The texture of these cookies is somewhat cake-like compared to traditional recipes but the texture lends itself well to binding hearty chunks of fruit and nuts. I dubbed them monster cookies after my first batch, in part because I made them a little on the huge side since I wasn’t being particularly careful or paying attention to the fact that wet dough such as that for drop cookies tends to spread quite a bit, and in part because that’s what my mom dubbed cookies that had any number of leftover bits of stuff mixed in when I was a kid. It sounds better than “leftovers cookies,” though that name would apply as well due to the versatility of the flavors in the dough that compliment any number of the usual cookie components. Toss in whatever you think sounds good or you have on hand. I added a chocolate component because that’s what I was craving, but these are equally good with just nuts and fruit. Or just nuts. Or chocolate. Really, any combination that you like should work here. You could probably even add a handful or two of rolled oats for texture, though the dough would be drier and the cookies chewier as a result. Bagged trail mixes would work in this recipe too, especially the kind that incorporate a variety of nuts and fruit bits–just run a heavy knife through the mix to make sure you don’t have too many whole nuts floating around.
Due to my aversion to eggs and butter in this recipe it comes out what we’ll call accidentally vegan as long as you take care to check labels on your mix ins–lots of bittersweet chips are vegan, but milk and white most definitely are not. If you’re serving this to kids with dairy allergies keep an eye out for hidden dairy in the chips or check with mom if the kid in question is not one of your own. It’s not quite a low-fat recipe due to the nuts, but it’s still better than anything with a stick of butter or margarine in it, vegan or otherwise.
Ground flax seeds can be found in many grocery stores alongside the rest of the grains and cereals as well as in health food stores. Be sure to use ground in this recipe unless you want your cookies to have unbroken seeds all throughout. The ground meal flecks the dough and adds a subtle nuttiness of it’s own without changing the basic texture of the cookie or making it into an obvious “health food” type of confection. Don’t omit them, as they also function as an alternative binder to eggs in this recipe. Ground flax keeps for ages in the fridge and makes a great topping for yogurt and and easy addition to oatmeal and many other dishes as well. I’ve even used it as a gluten-free breading for chicken and salmon. If you don’t already have some in your pantry it’s definitely worth the investment.

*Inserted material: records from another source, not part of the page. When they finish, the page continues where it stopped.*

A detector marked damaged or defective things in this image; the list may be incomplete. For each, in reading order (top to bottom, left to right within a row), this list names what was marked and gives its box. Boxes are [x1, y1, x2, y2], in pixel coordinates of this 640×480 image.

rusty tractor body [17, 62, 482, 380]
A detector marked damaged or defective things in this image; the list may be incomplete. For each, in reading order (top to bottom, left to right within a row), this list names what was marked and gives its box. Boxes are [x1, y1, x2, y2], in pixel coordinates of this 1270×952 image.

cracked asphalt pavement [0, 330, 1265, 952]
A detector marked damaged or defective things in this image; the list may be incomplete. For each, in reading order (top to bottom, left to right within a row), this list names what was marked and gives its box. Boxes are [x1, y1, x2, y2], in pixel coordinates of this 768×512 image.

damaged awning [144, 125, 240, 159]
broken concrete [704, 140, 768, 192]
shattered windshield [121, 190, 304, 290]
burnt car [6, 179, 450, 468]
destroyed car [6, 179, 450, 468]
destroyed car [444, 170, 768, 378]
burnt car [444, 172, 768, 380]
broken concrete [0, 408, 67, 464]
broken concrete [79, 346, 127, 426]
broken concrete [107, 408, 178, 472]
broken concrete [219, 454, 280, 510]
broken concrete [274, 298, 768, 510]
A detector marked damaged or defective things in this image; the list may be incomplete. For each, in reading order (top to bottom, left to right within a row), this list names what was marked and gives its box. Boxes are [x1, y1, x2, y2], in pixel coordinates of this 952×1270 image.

Yield: About 2 dozen cookies
1/4 cup ground flax seeds, divided
scant 1/4 cup warm water
1/4 cup soy, almond or rice milk, water or apple juice
1/3 cup plus 1 Tablespoon applesauce (no sugar added preferred)

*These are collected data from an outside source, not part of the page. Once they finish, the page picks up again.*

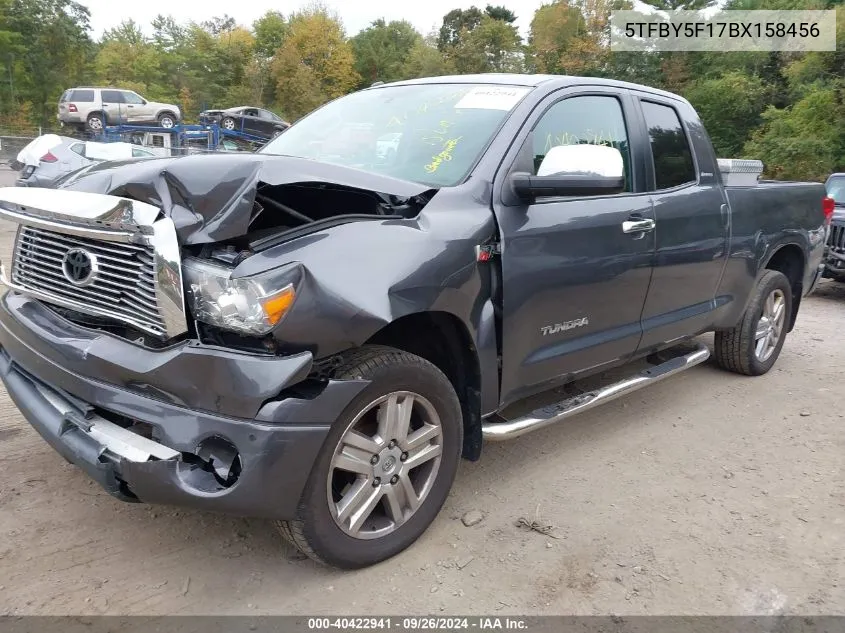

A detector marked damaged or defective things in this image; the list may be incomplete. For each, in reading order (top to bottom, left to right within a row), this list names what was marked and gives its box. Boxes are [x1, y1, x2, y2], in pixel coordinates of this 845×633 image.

crumpled hood [56, 151, 432, 244]
crushed bumper cover [0, 294, 370, 516]
damaged front bumper [0, 292, 370, 520]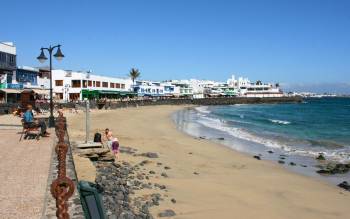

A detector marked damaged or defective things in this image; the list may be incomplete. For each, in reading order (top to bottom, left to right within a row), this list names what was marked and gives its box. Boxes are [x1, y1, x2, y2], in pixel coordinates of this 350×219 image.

rusty railing [50, 113, 74, 219]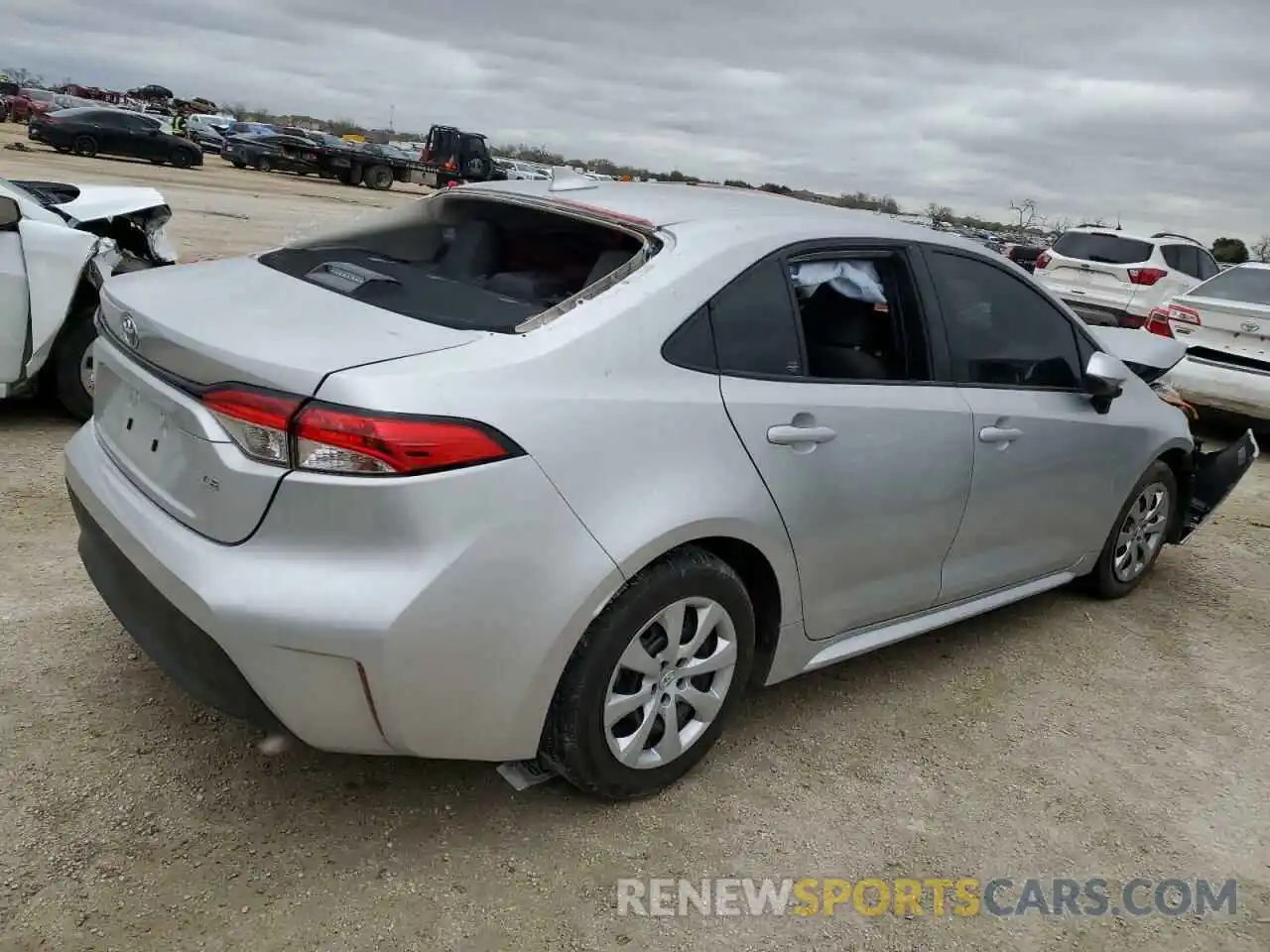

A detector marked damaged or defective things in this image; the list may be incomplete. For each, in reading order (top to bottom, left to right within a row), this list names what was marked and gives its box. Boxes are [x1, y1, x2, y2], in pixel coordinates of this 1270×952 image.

crumpled white car hood [52, 181, 170, 223]
white damaged car [0, 178, 176, 416]
exposed damaged fender [1081, 324, 1189, 383]
detached bumper piece [1168, 431, 1259, 542]
detached bumper piece [69, 487, 280, 726]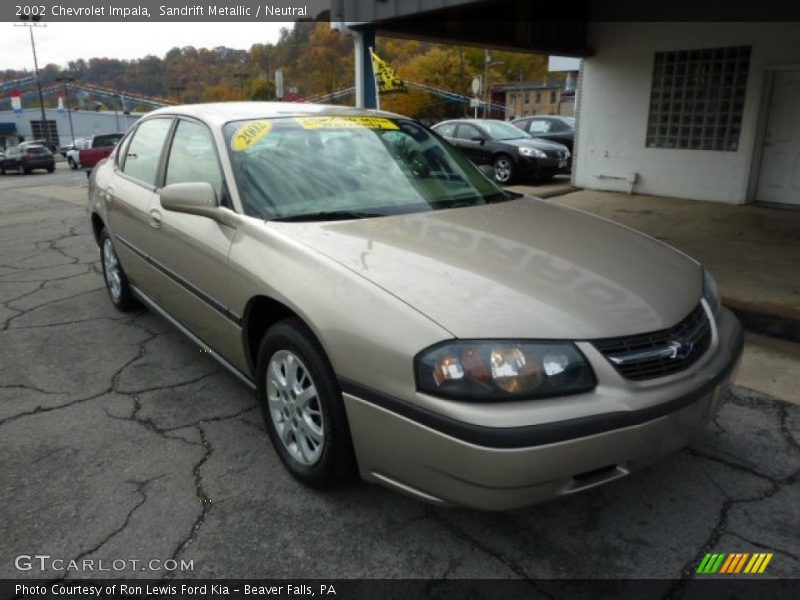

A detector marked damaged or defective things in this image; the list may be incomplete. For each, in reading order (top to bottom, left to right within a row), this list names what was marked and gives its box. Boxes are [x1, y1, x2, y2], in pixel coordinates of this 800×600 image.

cracked asphalt [0, 165, 796, 580]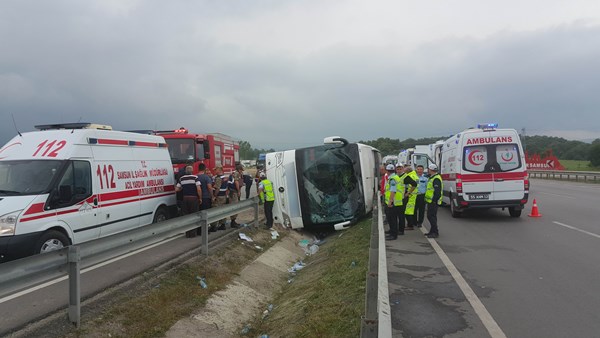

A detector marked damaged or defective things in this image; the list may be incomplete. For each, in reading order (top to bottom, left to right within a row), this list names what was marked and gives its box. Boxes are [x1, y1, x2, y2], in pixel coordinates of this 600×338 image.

overturned bus [266, 137, 380, 230]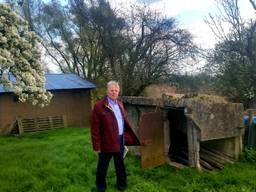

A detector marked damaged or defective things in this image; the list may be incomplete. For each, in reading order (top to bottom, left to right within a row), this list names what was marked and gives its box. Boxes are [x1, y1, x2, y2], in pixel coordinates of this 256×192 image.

rusty metal door [139, 112, 165, 169]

2 tablespoons light flavored oil–flax, hazelnut, canola, etc.
1 tablespoon vanilla extract
pinch of cinnamon
1 cup brown sugar, loose pack or 3/4 cup firm pack
1 teaspoon baking soda
1/2 teaspoon salt
2 cups flour
1/2 cup chips of choice–chocolate, white, butterscotch, etc OR 1/3 cup chocolate covered cocoa nibs
1/2 cup chopped nuts–I use 1/4 cup pecans and 1/4 cup walnuts
1/4-1/2 cup dried berries or chopped up dried fruit–cranberries, raisins, chopped cherries, trail mix, etc.

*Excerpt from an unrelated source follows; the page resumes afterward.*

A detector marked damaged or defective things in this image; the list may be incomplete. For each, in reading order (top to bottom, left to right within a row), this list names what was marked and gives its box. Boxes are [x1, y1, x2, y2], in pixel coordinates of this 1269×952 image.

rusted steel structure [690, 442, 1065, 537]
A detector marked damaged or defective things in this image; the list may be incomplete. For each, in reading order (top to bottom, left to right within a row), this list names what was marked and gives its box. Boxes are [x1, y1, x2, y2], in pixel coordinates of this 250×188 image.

Preheat the oven to 350 degrees. Mix about half of the ground flax with the warm water and milk or water/juice in a mixing bowl and allow to sit for a couple of minutes to soak. Stir in the remaining wet ingredients, then add the sugar and stir until there are no lumps of dry sugar. Mix in the salt, cinnamon and baking soda, making sure there are no undissolved bits of soda. Stir in the flour using a spatula or wooden spoon until you have it incorporated into a wet dough. Fold in the rest of the flax seed and the chips, nuts and fruit of your choice. Drop by spoonfuls onto two prepared cookie sheets either greased or lined with a silicone bake liner. There should be around two to two and a half dozen cookies, depending on how small you make yours. This dough will spread when baked, so allow space between cookies. Alternately, you can make a little over a dozen monster-sized cookies, but allow lots of room on the sheets and spread the dough a bit with the spatula or spoon to prevent underbaking in the middle. Bake regular sized cookies about 8-10 minutes and monster cookies 10-13 minutes, checking for lightly browned edges and a spongy bit of spring when touched. Remove from oven when cookies are a just a little softer than you’d like, as they firm up a bit as they cool. Cookies will brown faster on a greased sheet, so if you’re making monsters you may wish to use the silicone liners to prevent the edges and bottoms from burning with an underdone center. Allow cookies to cool fully on a wire rack or brown paper. Store in an air-tight container.